■ Exercise instructions ■
(1) In the auditor's report excerpt, which annexure holds the separate report on the adequacy and operating effectiveness of the Company's internal financial controls?
(2) Repeat the auditor's report excerpt from "(B) With respect" up to and including "statements.".

BEGIN Excerpted passage

From the matters communicated with those charged with governance, we determine those matters that were
of most significance in the audit of the financial statements of the current period and are therefore the key audit
matters. We describe these matters in our auditor’s report unless law or regulation precludes public disclosure
about the matter or when, in extremely rare circumstances, we determine that a matter should not be communicated
in our report because the adverse consequences of doing so would reasonably be expected to outweigh the public
interest benefits of such communication.

Report on Other Legal and Regulatory Requirements

1. As required by the Companies (Auditor’s Report) Order, 2020 (“the Order”) issued by the Central Government
of India in terms of sub-section (11) of section 143 of the Act, we give in the
“Annexure A” a statement on
the matters specified in paragraphs 3 and 4 of the Order, to the extent applicable.

2. (A) As required by section 143(3) of the Act, we report that:

a) We have sought and obtained all the information and explanations which to the best of our knowledge
and belief were necessary for the purpose of our audit.

b) In our opinion, proper books of account as required by law have been kept by the Company so far
as it appears from our examination of those books.

c) The standalone balance sheet, the standalone statement of profit and loss (including other
comprehensive income), the standalone statement of changes in equity and the standalone
statement of cash flows dealt with by this Report are in agreement with the books of account.

d) In our opinion, the aforesaid standalone financial statements comply with the IND AS specified under
Section 133 of the Act.

e) On the basis of the written representations received from the directors as on 31 March 2023 taken
on record by the Board of Directors, none of the directors is disqualified as on 31 March 2023, from
being appointed as a director in terms of Section 164(2) of the Act.

f) With respect to the adequacy of the internal financial controls with reference to standalone financial
statement of the Company and the operating effectiveness of such controls, refer to our separate
Report in
“Annexure B”.

(B) With respect to the other matters to be included in the Auditor’s Report in accordance with Rule 11 of

the Companies (Audit and Auditors) Rules, 2014, in our opinion and to the best of our information and

according to the explanations given to us:

a) The Company has disclosed the impact of pending litigations as on 31 March 2023 on its financial
position in its standalone financial statements - Refer note 25 (A) to the standalone financial
statements.

b) The Company did not have any long-term contracts, including derivative contracts for which there
were any material foreseeable losses.

c) There has been no delay in transferring amounts, required to be transferred, to the Investor Education
and Protection Fund by the Company.

END Excerpted passage
BEGIN Supplied records

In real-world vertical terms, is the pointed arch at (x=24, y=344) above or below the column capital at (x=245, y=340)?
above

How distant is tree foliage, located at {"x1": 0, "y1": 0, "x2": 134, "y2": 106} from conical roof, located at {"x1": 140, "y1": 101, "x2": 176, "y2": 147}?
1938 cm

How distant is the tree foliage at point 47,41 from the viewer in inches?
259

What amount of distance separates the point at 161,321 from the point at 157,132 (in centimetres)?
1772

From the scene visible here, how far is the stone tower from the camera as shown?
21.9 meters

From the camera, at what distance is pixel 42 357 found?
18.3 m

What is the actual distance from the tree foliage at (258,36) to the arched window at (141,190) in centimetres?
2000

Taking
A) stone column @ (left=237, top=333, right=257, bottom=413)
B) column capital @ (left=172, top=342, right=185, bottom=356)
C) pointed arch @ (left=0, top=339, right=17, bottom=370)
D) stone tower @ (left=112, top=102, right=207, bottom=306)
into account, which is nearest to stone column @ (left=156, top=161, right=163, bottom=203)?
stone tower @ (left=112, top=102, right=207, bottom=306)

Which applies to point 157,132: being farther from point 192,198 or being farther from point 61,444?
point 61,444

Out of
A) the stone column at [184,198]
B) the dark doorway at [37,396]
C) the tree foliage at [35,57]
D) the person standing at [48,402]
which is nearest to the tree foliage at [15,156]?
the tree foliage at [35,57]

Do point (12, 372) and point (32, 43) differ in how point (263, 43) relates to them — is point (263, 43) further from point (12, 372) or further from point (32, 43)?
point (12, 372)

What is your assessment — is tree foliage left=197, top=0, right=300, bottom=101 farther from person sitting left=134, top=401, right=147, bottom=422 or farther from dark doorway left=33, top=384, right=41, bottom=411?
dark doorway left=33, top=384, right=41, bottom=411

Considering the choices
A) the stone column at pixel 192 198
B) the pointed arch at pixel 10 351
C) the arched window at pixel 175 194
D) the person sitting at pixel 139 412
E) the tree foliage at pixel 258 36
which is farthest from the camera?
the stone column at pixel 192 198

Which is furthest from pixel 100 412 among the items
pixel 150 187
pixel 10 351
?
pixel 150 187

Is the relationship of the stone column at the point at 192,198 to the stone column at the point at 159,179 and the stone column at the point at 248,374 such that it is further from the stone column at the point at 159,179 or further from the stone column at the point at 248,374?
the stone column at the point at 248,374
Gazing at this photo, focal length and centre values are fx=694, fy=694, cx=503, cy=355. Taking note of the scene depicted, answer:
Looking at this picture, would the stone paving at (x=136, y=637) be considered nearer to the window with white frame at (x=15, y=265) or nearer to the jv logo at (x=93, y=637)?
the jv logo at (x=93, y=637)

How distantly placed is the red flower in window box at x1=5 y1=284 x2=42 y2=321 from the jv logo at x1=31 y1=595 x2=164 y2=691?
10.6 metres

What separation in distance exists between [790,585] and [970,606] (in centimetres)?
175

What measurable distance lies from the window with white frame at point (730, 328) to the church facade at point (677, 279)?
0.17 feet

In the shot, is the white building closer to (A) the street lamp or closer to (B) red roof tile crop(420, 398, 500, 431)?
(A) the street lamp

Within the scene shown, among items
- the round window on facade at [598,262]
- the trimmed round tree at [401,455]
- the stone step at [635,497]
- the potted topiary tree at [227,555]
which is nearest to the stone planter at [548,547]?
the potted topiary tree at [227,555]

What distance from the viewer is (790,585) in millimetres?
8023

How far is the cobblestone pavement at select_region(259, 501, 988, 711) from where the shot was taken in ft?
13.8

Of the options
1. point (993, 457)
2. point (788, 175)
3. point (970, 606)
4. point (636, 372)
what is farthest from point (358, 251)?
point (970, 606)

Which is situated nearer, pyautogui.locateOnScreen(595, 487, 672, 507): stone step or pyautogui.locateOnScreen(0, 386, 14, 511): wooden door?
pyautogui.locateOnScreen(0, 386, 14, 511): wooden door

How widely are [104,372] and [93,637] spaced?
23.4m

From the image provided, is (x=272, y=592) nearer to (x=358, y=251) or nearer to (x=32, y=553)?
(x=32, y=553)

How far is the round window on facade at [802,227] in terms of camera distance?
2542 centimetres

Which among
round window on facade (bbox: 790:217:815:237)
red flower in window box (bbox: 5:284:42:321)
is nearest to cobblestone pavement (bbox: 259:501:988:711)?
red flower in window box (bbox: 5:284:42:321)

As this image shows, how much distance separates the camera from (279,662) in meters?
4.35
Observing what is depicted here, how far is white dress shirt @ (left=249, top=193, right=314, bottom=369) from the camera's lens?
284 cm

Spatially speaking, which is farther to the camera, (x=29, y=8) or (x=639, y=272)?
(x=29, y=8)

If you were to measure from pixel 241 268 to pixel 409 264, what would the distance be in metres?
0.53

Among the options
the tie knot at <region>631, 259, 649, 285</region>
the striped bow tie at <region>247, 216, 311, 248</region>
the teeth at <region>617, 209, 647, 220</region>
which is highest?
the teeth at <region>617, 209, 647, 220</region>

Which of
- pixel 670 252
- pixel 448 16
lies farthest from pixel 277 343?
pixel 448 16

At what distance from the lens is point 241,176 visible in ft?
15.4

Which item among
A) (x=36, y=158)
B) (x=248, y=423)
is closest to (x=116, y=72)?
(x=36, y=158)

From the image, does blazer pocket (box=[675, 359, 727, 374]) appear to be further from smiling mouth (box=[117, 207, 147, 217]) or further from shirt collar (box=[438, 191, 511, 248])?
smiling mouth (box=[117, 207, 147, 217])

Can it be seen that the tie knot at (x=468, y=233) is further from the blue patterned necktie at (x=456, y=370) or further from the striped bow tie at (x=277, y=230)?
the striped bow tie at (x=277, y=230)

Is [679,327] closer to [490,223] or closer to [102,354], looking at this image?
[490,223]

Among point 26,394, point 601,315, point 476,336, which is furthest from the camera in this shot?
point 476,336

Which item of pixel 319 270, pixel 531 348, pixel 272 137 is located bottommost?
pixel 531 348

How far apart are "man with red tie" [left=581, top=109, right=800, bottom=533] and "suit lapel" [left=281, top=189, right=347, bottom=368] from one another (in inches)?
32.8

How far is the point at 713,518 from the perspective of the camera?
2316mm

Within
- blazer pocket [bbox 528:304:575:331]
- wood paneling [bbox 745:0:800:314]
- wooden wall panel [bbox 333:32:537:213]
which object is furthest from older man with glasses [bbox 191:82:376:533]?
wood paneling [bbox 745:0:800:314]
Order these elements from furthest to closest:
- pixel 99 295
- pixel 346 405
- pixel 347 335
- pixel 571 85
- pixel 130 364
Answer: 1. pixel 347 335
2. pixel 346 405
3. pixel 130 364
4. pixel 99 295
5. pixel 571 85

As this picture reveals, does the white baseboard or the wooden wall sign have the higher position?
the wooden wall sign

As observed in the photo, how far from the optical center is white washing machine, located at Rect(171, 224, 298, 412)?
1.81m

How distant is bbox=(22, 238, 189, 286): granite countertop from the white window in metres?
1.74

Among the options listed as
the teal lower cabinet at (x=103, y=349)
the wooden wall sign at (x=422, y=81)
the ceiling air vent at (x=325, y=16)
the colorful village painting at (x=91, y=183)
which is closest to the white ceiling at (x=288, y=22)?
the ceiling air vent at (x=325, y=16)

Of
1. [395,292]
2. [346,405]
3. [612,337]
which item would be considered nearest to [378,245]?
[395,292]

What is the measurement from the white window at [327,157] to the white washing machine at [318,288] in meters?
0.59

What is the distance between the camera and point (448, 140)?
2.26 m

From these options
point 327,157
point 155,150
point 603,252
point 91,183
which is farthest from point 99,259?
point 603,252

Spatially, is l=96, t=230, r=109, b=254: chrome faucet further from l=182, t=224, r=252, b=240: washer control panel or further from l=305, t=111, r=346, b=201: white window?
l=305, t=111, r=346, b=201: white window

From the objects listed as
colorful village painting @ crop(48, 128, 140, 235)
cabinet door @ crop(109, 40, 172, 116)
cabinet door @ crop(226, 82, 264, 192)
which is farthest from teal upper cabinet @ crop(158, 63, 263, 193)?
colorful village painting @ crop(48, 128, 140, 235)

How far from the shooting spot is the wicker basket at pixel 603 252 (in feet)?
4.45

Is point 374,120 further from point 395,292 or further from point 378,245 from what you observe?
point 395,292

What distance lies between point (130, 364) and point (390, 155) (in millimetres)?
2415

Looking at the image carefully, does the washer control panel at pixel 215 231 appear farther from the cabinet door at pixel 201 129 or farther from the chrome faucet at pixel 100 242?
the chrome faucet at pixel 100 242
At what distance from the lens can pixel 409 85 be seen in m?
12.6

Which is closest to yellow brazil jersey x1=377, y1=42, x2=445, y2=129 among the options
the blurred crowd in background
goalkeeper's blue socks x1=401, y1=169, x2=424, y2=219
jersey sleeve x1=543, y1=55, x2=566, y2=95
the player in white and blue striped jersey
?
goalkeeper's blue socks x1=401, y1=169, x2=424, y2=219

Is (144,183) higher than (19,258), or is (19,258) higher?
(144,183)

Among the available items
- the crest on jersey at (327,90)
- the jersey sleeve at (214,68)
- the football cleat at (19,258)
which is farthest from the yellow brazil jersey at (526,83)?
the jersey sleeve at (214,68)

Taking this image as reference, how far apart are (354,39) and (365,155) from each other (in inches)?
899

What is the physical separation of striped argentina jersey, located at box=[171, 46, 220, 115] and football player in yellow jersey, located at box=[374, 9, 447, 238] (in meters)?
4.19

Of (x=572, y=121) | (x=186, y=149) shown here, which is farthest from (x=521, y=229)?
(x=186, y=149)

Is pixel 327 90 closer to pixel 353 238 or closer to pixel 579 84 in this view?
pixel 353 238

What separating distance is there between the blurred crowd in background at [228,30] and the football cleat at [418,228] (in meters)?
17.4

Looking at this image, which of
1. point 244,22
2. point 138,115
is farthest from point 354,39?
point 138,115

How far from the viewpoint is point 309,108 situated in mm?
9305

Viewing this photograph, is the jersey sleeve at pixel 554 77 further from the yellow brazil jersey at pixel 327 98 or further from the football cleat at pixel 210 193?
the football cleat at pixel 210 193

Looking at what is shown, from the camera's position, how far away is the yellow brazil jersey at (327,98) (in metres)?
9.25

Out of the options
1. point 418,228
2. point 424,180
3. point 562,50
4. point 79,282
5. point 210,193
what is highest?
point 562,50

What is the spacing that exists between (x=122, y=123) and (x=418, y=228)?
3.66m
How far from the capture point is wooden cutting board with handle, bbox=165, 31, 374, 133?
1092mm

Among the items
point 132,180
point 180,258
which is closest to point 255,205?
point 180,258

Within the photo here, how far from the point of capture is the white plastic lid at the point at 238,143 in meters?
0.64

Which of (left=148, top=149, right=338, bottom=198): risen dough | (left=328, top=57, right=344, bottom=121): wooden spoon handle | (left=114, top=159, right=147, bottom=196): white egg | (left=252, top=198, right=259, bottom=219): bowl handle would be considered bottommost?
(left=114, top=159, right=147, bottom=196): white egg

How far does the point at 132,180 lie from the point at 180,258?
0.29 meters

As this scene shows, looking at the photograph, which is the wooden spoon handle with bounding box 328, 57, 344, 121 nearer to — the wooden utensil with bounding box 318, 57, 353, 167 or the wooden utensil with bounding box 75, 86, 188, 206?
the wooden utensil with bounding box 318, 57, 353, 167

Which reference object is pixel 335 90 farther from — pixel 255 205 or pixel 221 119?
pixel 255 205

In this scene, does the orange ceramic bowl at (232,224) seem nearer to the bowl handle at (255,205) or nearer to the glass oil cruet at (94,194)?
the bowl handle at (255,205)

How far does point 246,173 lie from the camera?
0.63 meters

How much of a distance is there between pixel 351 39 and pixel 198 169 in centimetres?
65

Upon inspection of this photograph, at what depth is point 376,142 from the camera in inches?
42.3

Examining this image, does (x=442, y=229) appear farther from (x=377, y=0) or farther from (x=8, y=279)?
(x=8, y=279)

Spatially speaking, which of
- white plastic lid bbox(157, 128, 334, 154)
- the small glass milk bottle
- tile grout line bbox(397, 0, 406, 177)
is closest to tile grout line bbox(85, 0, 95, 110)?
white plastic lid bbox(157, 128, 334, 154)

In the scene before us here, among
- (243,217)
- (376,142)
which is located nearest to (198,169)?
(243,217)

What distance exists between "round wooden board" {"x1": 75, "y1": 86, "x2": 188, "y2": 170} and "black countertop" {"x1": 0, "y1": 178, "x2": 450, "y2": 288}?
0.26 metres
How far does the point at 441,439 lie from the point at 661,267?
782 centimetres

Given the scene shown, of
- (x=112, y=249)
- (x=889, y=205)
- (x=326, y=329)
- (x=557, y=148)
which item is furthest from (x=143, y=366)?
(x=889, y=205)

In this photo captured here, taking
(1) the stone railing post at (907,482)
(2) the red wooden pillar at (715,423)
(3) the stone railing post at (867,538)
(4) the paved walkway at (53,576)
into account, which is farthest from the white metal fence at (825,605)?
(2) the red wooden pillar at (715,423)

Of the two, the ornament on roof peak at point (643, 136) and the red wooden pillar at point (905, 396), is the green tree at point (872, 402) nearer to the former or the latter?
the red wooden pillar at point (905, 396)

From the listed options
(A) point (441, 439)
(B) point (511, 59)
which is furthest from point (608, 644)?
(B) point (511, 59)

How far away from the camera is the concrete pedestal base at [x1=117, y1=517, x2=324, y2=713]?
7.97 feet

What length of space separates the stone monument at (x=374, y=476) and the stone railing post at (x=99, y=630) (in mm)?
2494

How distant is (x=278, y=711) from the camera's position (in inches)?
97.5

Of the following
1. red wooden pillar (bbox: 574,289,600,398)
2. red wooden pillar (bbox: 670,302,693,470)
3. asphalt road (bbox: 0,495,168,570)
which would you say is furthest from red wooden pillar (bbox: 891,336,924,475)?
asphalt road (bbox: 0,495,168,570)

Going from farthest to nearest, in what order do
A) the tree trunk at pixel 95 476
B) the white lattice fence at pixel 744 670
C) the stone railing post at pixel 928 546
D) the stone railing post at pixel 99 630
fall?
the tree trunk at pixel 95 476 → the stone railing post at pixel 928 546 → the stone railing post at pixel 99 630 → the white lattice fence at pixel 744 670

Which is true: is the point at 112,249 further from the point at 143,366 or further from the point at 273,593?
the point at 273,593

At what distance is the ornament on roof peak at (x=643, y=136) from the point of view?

END Supplied records

■ Answers below ■
(1) Annexure B

(2)
(B) With respect to the other matters to be included in the Auditor’s Report in accordance with Rule 11 of

the Companies (Audit and Auditors) Rules, 2014, in our opinion and to the best of our information and

according to the explanations given to us:

a) The Company has disclosed the impact of pending litigations as on 31 March 2023 on its financial
position in its standalone financial statements - Refer note 25 (A) to the standalone financial
statements.